ANNA ELIZABETH DICKINSON (October 28, 1842 – October 22, 1932) was an American orator and lecturer, a staunch and renowned advocate for the abolition of slavery and women’s rights. Her parents were Philadelphia Quakers and abolitionists whose home was on the Underground Railroad.
Not yet 14, Dickinson published an essay about the abuse suffered by an abolitionist school teacher in Kentucky in William Lloyd Garrison’s The Liberator. Unlike other Americans, Quakers encouraged women to speak in public. Dickinson gave impassioned speeches on abolition, reconstruction, women’s rights and temperance. Her success led the way for future women speakers. When Dickinson spoke at Cooper Institute in New York City, more than 5,000 attended. She earned a standing ovation in 1864 when she spoke in the House of Representatives, where President Abraham Lincoln and many civic and military leaders were present. Dickinson made as much at $20,000 a year (equivalent of nearly $407,000 in 2018). She gave most of her earnings away to charity, friends and relatives.
Offering two ALSs by Dickinson to one ARTHUR BROWN. This may be the Arthur Brown (1843-1906), who entered the U.S. Senate as a Republican when Utah became a state. Brown was the second cousin of future President Calvin Coolidge and a member of Phillips Congregational Church in Salt Lake City. On December 6, 1906, his mistress, Anne Madison Bradley, shot him to death. She claimed he was the father of her children. At the trial, it was revealed that Brown renounced Bradley and her two sons. The sympathetic jury acquitted her.
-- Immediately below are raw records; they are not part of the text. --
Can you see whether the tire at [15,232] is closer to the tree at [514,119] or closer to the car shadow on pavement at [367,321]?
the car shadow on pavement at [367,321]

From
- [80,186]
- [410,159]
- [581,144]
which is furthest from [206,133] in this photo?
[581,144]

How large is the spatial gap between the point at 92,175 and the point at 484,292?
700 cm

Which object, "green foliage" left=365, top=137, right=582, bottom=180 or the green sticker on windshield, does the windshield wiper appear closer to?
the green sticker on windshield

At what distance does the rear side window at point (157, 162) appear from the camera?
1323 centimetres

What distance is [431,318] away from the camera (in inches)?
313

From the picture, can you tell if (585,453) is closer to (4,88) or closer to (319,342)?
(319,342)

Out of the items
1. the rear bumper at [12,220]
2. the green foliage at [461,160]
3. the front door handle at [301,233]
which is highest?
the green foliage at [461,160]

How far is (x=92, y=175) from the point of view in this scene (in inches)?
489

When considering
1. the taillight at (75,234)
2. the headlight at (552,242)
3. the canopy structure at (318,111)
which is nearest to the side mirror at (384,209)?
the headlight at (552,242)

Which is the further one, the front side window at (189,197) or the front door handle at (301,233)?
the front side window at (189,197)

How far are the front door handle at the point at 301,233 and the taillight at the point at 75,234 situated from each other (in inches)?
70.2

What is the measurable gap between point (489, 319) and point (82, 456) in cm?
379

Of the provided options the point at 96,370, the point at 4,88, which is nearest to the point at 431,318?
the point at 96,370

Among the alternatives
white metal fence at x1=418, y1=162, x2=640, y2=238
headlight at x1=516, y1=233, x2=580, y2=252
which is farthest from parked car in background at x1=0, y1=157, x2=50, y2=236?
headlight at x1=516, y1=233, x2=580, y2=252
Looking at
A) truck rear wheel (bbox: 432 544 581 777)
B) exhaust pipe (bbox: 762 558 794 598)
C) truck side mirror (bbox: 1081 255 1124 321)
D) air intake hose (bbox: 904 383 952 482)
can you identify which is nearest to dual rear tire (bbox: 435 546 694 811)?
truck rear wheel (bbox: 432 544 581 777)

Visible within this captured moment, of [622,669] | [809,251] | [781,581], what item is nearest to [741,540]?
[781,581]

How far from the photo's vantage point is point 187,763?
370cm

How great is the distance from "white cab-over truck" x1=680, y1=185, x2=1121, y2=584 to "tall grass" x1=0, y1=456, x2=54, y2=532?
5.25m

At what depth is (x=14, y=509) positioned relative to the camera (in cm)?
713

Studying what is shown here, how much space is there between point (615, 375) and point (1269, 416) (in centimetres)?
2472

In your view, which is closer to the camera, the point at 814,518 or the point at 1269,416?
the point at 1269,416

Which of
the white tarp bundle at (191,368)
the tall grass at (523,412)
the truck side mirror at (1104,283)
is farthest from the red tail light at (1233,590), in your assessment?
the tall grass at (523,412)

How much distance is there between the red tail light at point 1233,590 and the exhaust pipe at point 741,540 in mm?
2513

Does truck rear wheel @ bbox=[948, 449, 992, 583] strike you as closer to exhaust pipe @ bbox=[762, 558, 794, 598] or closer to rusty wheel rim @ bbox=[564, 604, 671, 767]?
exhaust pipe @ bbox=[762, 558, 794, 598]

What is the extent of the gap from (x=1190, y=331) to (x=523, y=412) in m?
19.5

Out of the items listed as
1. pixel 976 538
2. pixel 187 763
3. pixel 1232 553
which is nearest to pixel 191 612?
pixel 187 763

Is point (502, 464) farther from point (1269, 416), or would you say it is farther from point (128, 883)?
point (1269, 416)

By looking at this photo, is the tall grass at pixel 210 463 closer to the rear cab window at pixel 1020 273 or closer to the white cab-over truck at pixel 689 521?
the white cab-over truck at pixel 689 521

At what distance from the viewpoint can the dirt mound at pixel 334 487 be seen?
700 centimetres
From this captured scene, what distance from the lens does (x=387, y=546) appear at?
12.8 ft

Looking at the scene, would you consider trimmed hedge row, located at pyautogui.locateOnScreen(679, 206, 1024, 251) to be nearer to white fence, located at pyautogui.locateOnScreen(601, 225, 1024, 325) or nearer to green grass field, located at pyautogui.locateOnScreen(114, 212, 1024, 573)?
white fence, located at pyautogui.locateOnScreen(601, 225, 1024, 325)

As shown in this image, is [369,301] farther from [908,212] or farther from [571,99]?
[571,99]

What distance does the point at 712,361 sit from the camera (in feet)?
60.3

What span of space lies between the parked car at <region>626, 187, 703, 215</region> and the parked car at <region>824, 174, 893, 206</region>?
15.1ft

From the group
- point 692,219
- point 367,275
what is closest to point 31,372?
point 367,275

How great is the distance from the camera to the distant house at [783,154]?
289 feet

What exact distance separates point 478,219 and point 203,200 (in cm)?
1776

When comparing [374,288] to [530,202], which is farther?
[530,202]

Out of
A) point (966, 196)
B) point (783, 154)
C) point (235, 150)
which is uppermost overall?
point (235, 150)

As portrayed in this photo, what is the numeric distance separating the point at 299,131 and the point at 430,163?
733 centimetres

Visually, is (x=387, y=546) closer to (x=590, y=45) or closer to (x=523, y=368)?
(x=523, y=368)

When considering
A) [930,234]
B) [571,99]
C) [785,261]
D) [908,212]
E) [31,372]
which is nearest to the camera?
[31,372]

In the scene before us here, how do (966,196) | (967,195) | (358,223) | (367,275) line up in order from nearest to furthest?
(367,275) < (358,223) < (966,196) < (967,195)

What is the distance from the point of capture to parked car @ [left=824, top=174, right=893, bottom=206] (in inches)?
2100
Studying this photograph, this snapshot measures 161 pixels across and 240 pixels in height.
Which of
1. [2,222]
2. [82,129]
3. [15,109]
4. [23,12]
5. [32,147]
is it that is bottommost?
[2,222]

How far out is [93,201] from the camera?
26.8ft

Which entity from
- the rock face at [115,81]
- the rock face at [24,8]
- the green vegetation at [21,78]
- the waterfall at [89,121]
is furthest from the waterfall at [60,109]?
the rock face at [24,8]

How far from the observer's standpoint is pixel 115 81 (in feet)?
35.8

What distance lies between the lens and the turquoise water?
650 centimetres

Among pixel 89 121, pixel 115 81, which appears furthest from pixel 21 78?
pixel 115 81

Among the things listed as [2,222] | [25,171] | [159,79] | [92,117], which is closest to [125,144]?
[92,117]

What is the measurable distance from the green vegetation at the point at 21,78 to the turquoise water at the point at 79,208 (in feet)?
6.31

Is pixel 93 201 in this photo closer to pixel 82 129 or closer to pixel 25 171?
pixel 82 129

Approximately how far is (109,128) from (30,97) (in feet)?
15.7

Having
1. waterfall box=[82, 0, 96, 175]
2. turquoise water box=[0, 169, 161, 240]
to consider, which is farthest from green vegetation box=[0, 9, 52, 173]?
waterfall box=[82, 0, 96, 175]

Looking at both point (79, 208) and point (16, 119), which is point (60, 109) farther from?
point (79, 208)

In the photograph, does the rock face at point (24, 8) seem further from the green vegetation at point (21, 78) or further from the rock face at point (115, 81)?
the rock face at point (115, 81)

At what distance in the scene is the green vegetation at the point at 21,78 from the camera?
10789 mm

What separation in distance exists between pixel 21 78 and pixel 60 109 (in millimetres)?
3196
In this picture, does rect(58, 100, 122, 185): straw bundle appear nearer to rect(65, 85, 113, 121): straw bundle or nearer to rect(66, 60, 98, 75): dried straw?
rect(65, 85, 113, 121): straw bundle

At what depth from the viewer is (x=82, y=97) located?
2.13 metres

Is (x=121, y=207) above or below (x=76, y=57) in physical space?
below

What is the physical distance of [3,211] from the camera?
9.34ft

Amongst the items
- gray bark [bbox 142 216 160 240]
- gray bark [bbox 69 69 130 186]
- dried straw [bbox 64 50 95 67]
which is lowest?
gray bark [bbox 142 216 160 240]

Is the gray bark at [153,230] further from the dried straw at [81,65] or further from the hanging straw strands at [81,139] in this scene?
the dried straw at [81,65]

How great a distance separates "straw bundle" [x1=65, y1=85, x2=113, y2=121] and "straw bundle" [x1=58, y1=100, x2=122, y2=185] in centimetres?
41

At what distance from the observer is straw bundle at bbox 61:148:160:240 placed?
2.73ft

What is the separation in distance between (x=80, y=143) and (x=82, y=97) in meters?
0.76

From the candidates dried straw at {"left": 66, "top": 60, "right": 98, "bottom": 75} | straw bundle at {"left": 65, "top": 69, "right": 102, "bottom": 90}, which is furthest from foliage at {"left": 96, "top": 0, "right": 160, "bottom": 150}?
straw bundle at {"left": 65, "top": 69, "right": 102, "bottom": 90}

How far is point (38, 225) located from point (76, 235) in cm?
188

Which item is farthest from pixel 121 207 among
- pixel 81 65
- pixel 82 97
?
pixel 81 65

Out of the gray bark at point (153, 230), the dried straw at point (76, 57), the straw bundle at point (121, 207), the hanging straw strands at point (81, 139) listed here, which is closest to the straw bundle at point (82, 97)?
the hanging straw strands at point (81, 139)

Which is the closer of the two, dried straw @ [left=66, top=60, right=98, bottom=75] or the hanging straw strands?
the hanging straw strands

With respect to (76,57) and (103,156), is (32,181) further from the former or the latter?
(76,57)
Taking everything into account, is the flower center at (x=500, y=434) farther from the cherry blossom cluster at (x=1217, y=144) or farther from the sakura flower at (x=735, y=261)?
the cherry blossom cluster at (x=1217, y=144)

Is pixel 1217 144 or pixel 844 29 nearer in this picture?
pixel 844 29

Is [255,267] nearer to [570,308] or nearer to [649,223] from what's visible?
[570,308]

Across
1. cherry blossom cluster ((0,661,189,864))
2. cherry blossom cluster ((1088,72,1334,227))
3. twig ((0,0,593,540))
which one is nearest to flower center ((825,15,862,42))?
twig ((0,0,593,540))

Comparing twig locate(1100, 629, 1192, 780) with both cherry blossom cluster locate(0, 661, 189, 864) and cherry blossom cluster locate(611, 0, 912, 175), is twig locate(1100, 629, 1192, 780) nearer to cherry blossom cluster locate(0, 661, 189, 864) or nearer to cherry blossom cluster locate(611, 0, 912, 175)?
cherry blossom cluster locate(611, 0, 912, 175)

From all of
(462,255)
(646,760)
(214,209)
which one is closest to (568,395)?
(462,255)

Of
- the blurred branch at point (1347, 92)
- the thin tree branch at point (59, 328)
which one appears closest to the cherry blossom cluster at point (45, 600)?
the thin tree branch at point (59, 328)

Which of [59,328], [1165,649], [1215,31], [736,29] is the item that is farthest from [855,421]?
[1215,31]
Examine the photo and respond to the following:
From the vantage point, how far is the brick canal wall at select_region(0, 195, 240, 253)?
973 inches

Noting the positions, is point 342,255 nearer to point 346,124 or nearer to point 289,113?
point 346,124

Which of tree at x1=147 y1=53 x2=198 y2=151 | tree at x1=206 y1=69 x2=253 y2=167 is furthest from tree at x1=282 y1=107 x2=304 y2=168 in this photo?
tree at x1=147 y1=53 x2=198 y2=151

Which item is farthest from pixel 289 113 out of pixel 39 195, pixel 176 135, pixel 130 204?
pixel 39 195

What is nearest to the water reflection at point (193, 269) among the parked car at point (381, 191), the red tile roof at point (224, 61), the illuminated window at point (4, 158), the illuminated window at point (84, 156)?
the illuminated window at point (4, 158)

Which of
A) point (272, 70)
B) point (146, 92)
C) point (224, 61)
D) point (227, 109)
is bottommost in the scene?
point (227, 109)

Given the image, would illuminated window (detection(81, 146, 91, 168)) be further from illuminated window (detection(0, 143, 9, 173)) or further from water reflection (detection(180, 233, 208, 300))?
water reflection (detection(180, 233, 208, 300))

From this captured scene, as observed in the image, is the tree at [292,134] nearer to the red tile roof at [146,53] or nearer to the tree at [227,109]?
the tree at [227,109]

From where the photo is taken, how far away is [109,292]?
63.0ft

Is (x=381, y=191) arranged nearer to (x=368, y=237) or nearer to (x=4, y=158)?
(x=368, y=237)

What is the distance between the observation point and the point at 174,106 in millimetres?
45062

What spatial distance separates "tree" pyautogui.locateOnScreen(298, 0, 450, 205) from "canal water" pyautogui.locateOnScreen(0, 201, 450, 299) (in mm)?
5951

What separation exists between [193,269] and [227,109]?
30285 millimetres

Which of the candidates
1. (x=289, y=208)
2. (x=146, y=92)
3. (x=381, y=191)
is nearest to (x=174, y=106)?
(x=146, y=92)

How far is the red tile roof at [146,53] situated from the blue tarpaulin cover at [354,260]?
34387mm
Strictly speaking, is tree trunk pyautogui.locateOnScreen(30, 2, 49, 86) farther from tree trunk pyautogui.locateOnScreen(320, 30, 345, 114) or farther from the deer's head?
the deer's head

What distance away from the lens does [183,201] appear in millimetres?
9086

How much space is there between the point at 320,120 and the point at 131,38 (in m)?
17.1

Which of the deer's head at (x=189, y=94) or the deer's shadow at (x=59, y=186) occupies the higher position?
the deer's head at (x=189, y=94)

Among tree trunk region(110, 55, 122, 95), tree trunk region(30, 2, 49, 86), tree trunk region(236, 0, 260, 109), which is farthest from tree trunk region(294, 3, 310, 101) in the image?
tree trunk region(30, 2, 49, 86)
The two ALSs, 5 x 8, 2 ½ pp total, on her ivory toned personal stationary with a monogramed “D” at the top, are written from Atlantic City, NJ, but signed by her as originating from Philadelphia, PA, indicating that they may have been written while she was on a lecture tour. One is dated July 24, and the other Sept. 11, 1871. The letters refer to Dickinson’s speaking engagements.
In part, “While with you last season, you asked & I promised to return next season. Is that understood? If so, will the evening of November 21…be satisfactory to you?
“…Please do me the favor of an immediate reply as other places must await…”
On September 11, she writes, in part, “…I am exceedingly sorry to trouble you for…a change…owing to some misunderstanding…concerning [historic] Faneuil Hall [Boston] & my second evening there…
“This will bring me to you the 22nd in place of the 21st of November. I hope this will be no inconvenience & will be equally satisfactory.
“Will you please let me have a line from you by return mail…
“Anna E. Dickson, Phil. PA.”
Folds, light toning but overall excellent condition and great examples of this incredible woman.